The oldest of the three was more interested in touting his skills in forging nearly undetectable $100 U.S. bills. When I pressed him on the human guinea pigs killed in gas chambers, he showed zero remorse, and stated matter-of-factly “…those (political) prisoners were as good as dead anyway.”
The second North Korean defector was a man possessed by images of dying parents,unsuccessfully trying to breathe air into their small child dying at the feet of the choking parents in a glass-encased chamber. He and his colleagues in white coats took copious notes as to how long the poison took to suffocate the doomed family– each detail duly noted and forwarded for further analysis to those in charge of the production and upgrade of North Korean poison gasses (some of which constituted Assad’s arsenal which originally threatened Israel but was ultimately deployed against his own civilian population).
The youngest defector haltingly described his team’s involvement in experiments carried out on live specimens—animal and human…
Where did these victims come from and why should we care?
For decades, North Korea has been the most controlled society and its regime among the most repressive. Taking a page from Soviet dictator Josef Stalin, Pyongyang maintains a Gulag — a series of punitive forced labor camps, where as many as 200,000 ‘enemies of the state’ languish, accused of criminal activity or merely of having the wrong neighbor or parent.
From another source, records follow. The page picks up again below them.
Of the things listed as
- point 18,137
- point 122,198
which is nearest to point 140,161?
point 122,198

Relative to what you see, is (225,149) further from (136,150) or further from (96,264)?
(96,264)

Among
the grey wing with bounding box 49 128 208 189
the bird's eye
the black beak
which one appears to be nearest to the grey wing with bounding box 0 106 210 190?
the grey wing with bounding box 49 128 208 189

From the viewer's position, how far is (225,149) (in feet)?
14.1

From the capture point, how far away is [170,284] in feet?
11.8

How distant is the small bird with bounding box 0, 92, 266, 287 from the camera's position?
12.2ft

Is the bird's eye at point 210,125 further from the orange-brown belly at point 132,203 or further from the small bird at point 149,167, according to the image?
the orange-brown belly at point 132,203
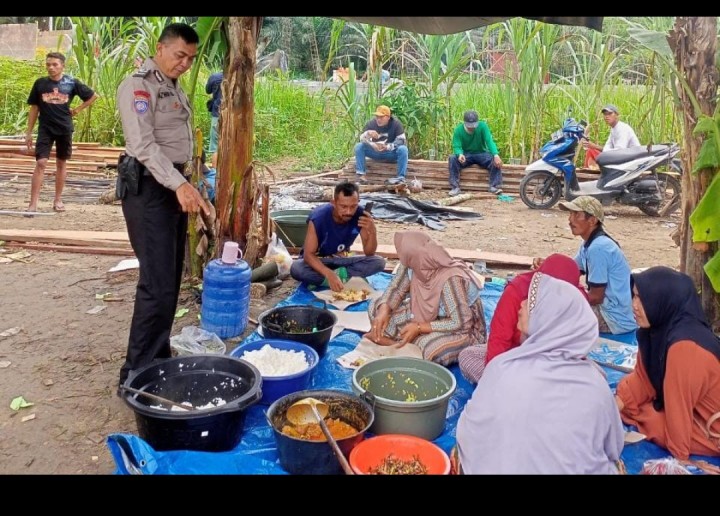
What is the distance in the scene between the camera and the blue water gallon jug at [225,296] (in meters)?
4.39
Inmates have virtually no rights, no knowledge of the outside world, and little hope of getting out. Nuclear families are difficult to maintain and some of the few escapees describe a system where the jailers choose which inmates can cohabitate and when or if they can have children who then also live in captivity.
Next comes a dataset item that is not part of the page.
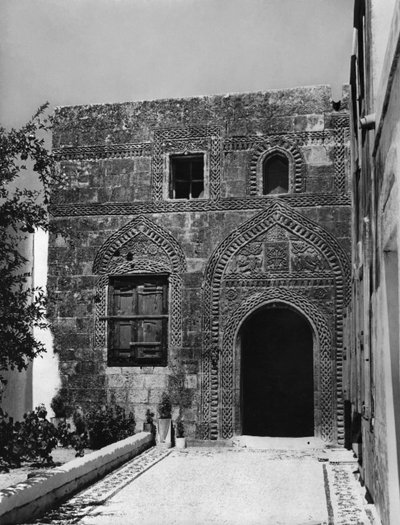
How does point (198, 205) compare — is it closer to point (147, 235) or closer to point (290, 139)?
point (147, 235)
As a rogue regime, Pyongyang has always given top priority to developing WMDs (weapons of mass destruction, including nuclear, chemical and biological), often directly cooperating with Israel’s implacable enemies— Syria and Iran. Indeed, in 2007, Israel destroyed a nuclear facility being built with NorthKorean help in Syria. Iran and North Korea are reportedly working together on extending long-range missile capabilities.
North Korean youthful leader, Kim Jong Un has a problem. Seems he’s been taking a lot of heat for recently having Jang Song Thaek, his uncle and mentor, arrested, publicly humiliated in front of the country’s ruling elite, called out as a traitor, put on trial and executed – all with the lightening speed of an NBA All-Star fast-break. There are reports that many members of his uncle’s family have been disappeared into the gulag. Suddenly, Kim’s carefully nurtured image of a youthful, vibrant, basketball-loving, Swiss-educated 21st leader is taking a beating.
Imagery, photo-ops, and other staged media events are critically important in North Korea and often auger changes, large and small to come.
It is interesting to note the many photos of Kim Jong-Un in the company of children that have appeared in the tightly controlled State media since he took became the leader. They are eerily reminiscent of Hitler’s carefully nurtured public image in the 1930s.